Mons. Jaume Pujol El 11 de octubre se cumplen 50 años de la inauguración por Juan XXIII del Concilio Vaticano II —acontecimiento eclesial al que he dedicado recientemente varios artículos—y 20 años de la publicación por Juan Pablo II del Catecismo de la Iglesia Católica.
Con este motivo Benedicto XVI ha promulgado un Año de la Fe, que durará desde ese día hasta el 24 de noviembre de 2013, solemnidad de Cristo Rey. Esta promulgación la hizo hace ya unos meses con su carta apostólica “Porta Fidei” (La puerta de la Fe).
Su intención es “ayudar a todos los creyentes en Cristo a que su adhesión al Evangelio sea más consciente y vigorosa” y suscitar en todo creyente “la aspiración a confesar la fe con plenitud y renovada convicción, con confianza y esperanza”. Al mismo tiempo —dice el Papa— “esperamos que el testimonio de vida de los creyentes sea cada vez más creíble”. Con este motivo Benedicto XVI invita “a los hermanos Obispos de todo el Orbe a que se unan al sucesor de Pedro en el tiempo de gracia espiritual que el Señor nos ofrece para rememorar el don precioso de la fe”.
No es la primera vez que se convoca un “Año de la Fe”. Pablo VI convocó uno en 1967 para conmemorar los 1900 años del martirio de los apóstoles Pedro y Pablo, columnas de la Iglesia. Ahora como entonces, hemos de vivir este año con la mirada puesta en Jesucristo.
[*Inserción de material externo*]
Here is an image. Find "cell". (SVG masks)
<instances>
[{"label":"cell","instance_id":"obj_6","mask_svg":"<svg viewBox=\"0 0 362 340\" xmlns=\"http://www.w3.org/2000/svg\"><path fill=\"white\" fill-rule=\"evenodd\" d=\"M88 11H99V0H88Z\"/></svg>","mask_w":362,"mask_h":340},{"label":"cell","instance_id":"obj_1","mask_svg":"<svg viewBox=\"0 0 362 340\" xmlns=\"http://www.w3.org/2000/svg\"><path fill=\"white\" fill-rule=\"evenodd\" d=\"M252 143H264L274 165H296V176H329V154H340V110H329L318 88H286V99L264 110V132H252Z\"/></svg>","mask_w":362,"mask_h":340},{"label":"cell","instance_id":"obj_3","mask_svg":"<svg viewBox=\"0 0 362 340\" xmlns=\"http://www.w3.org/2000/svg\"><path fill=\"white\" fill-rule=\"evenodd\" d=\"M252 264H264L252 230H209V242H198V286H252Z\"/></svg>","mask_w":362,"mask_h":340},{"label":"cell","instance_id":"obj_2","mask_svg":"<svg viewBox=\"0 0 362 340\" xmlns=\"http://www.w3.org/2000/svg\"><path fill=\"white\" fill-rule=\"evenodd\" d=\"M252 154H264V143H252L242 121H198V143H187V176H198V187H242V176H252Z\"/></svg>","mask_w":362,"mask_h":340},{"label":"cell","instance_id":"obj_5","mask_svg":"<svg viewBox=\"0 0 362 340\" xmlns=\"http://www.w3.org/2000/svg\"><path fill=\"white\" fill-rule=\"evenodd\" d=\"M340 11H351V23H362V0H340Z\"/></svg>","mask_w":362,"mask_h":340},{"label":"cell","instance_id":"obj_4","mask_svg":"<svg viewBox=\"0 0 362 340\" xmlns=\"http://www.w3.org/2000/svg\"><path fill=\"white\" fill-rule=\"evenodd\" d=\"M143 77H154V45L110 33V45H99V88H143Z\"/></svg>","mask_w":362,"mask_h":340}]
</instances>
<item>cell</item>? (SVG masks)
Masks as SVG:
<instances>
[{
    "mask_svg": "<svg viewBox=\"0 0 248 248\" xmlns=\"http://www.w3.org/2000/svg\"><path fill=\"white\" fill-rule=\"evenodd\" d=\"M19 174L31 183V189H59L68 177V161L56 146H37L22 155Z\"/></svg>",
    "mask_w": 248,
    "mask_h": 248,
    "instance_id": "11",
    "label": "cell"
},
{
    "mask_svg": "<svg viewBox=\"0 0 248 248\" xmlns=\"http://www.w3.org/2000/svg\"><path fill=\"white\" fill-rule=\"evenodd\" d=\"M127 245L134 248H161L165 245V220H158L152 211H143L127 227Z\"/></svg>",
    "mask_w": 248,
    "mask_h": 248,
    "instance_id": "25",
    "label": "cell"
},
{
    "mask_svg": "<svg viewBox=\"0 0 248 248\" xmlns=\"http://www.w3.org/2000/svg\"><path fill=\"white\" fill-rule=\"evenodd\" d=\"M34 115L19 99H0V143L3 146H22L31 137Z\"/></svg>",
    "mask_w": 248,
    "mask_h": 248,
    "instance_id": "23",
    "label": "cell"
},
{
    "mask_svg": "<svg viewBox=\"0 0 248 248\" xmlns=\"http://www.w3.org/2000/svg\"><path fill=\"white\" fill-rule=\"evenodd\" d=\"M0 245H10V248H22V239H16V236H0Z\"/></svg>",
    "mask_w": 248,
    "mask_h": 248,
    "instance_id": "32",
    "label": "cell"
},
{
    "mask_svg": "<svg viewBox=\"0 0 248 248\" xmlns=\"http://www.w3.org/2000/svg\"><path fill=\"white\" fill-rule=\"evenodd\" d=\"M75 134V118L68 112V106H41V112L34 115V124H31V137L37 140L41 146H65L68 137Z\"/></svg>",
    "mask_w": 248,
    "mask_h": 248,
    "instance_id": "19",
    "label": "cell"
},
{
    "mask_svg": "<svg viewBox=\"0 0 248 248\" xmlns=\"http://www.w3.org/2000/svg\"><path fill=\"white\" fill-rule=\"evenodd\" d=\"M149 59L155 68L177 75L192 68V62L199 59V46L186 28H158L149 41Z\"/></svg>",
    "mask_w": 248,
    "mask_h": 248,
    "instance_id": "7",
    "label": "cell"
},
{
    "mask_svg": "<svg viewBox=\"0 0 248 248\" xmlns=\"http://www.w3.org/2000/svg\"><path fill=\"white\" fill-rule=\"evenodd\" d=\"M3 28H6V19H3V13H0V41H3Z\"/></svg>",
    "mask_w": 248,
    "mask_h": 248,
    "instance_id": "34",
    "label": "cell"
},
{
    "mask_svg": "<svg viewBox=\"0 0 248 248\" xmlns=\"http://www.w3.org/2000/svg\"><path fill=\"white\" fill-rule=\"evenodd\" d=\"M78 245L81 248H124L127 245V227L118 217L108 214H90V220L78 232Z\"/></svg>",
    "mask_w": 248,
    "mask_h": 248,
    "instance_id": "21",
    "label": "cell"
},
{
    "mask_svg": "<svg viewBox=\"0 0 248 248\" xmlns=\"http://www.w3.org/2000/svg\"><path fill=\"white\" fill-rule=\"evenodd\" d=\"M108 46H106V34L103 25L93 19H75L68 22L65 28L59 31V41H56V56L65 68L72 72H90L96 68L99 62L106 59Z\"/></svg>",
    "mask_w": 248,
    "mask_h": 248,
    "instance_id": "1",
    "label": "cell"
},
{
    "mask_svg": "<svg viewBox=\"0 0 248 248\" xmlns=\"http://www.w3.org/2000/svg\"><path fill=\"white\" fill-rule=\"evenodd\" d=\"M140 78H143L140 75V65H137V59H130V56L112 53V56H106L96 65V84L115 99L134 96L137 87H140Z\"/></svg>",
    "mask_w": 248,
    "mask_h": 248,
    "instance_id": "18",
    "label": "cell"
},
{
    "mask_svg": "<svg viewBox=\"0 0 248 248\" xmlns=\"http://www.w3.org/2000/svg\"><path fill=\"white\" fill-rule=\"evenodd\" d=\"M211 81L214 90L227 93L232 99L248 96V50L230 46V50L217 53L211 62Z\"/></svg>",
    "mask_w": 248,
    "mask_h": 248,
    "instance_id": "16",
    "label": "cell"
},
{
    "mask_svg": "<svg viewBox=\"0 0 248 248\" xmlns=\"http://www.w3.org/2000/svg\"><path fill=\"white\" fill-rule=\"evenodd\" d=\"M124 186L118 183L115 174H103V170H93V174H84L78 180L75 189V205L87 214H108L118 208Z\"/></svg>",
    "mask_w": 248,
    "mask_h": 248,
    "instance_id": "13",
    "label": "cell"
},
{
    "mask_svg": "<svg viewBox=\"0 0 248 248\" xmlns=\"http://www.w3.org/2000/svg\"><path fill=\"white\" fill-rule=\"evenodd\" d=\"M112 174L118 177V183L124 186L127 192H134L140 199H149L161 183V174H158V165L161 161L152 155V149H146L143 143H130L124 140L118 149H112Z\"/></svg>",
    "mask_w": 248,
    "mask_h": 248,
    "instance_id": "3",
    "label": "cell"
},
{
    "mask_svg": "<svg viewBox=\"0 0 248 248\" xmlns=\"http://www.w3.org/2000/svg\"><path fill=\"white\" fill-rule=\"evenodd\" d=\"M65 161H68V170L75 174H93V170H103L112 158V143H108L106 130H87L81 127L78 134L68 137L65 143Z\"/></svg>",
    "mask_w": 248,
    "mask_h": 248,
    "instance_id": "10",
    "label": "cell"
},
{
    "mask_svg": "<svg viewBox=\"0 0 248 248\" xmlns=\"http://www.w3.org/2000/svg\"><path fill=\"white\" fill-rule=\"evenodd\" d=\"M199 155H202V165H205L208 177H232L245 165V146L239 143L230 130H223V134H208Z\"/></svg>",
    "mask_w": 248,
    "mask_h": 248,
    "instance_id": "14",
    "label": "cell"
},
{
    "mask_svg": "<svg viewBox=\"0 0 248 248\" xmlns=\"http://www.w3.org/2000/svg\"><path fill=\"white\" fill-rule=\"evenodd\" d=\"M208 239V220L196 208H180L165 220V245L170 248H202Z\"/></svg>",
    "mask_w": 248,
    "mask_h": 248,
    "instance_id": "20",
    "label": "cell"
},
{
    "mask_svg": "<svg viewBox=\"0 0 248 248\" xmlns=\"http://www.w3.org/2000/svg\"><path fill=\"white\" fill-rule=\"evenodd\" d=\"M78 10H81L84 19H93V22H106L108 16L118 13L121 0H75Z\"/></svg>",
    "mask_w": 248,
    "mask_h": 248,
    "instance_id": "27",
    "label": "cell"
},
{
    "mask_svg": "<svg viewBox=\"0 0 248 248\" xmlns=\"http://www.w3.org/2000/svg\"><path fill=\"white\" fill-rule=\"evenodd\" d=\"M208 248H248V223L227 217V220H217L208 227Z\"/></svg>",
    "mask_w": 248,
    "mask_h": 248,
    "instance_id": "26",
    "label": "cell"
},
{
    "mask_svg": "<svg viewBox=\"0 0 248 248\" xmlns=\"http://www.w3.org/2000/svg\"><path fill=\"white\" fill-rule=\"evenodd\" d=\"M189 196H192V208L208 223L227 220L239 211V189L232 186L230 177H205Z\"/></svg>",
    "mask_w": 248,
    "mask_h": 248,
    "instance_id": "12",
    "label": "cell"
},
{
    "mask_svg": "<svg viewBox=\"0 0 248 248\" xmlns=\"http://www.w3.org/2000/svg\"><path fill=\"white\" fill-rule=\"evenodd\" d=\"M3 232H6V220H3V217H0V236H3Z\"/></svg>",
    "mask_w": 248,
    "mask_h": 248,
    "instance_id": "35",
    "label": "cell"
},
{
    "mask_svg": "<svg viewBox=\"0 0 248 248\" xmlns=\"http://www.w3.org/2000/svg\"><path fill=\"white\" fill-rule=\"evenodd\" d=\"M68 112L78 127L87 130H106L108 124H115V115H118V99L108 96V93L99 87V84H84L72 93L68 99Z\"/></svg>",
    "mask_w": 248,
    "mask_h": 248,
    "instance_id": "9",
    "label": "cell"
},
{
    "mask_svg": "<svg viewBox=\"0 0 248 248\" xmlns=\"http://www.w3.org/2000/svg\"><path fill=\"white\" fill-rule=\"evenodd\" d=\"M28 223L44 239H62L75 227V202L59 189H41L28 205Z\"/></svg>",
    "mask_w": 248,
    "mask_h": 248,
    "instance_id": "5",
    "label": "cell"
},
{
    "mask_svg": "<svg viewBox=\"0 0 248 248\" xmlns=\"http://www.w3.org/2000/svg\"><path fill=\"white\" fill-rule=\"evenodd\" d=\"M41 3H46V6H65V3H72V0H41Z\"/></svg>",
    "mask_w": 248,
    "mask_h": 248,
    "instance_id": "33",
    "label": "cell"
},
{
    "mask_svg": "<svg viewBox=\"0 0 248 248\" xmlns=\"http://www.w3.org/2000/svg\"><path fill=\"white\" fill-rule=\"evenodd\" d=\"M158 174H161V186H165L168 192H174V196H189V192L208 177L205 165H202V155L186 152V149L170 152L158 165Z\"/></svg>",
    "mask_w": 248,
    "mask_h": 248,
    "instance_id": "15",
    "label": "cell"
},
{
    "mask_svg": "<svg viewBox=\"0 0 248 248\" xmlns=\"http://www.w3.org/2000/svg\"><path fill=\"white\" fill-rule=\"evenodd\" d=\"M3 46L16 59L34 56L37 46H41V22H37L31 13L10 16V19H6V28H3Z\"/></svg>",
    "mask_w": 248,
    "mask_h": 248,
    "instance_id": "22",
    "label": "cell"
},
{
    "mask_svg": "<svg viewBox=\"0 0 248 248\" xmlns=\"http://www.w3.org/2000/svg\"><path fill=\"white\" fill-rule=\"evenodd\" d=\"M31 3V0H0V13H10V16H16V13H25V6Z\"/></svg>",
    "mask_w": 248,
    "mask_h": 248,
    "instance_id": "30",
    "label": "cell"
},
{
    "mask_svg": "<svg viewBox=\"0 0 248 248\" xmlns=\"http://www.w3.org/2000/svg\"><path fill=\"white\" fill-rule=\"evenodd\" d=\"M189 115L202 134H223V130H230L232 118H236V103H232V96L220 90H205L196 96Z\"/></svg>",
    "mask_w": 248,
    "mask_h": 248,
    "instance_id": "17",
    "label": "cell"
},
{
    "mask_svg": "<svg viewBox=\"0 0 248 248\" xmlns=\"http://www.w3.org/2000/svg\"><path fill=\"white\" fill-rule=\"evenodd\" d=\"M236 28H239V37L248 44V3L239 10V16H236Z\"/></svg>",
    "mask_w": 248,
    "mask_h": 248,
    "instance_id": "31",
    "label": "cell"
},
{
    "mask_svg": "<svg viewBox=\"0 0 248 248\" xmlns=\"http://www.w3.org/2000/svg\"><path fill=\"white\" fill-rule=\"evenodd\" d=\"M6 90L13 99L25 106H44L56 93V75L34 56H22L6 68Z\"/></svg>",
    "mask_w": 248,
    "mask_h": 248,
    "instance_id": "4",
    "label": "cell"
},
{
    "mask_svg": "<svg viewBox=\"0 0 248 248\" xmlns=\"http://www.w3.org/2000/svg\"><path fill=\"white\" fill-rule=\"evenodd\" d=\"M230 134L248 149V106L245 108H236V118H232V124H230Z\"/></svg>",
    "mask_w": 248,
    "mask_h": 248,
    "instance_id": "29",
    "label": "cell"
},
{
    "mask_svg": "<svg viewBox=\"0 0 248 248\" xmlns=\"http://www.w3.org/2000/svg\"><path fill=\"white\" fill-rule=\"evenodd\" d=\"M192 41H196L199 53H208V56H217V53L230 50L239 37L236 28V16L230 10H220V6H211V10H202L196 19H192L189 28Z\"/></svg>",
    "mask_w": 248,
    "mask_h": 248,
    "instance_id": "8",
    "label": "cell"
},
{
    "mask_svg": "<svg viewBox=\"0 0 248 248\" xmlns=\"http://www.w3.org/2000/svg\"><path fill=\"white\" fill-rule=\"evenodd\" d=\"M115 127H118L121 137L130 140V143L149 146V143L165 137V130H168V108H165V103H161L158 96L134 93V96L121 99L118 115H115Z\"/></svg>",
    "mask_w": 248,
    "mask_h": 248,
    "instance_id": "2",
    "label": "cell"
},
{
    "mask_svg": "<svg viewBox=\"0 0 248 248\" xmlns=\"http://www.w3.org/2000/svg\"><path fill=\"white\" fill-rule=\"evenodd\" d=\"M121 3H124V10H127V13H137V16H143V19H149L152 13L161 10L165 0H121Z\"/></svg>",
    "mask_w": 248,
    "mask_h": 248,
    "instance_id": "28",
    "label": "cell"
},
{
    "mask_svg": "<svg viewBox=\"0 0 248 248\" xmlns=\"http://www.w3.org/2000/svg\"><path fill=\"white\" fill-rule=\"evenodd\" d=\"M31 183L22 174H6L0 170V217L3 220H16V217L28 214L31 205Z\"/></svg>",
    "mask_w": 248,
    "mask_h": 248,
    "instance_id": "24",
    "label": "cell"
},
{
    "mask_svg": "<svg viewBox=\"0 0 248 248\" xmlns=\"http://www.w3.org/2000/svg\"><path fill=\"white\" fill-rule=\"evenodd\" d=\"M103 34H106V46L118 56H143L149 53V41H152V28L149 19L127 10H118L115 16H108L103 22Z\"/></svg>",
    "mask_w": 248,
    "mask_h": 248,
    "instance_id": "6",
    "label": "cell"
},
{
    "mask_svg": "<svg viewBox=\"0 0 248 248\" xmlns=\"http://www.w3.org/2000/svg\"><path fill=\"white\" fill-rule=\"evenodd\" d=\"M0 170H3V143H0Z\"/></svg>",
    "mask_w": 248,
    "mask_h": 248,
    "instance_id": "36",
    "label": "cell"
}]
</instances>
El es nuestra esperanza, y en su vida y resurrección se asienta nuestra fe.
Como Arzobispo he recibido con la natural alegría esta convocatoria de un año de gracia en el que profundizar en la fe. Veo que es una ocasión de proclamarla de un modo nuevo para una sociedad cansada de palabras, que si aprecia algo son los testimonios. Invito, pues, a todos a redescubrir la alegría de la fe. Para ello el Papa sugiere meditar en la vida de San Agustín, que, emprendió una búsqueda continuada de la belleza, hasta que su corazón encontró descanso en Dios. Y se fija también en Lidia, aquella mujer que oyó predicar a San Pablo en Filipos y “el Señor le abrió el corazón para que aceptara lo que decía Pablo” (Hechos,16, 14).
En efecto, es Dios quien abre el corazón. Podemos estar oyendo toda la vida los contenidos de la fe, que si no abrimos la puerta de entrada que es el corazón, no afectarán a nuestra vida. La fe implica abrirse a la palabra de Cristo y supone también ser luego pregonero de esa fe, con las palabras y con las obras, sin avergonzarse de la condición de cristiano, incluso cuando el ambiente pueda resultar contrario.
“El cristiano —dice Benedicto XVI— no puede pensar nunca que creer es un hecho privado”. Exige también una responsabilidad social. No podemos comportarnos en nuestra vida “como si Dios no existiera”, con el falso pretexto de respeto al pluralismo o a los demás. Precisamente lo que la gente espera de nosotros es la sinceridad de comportarnos como lo que somos. El don de la fe, gracias a este testimonio, llegará así a nuestro entorno, del mismo modo que se propagó en los comienzos de la Iglesia en una sociedad no menos pagana que la actual.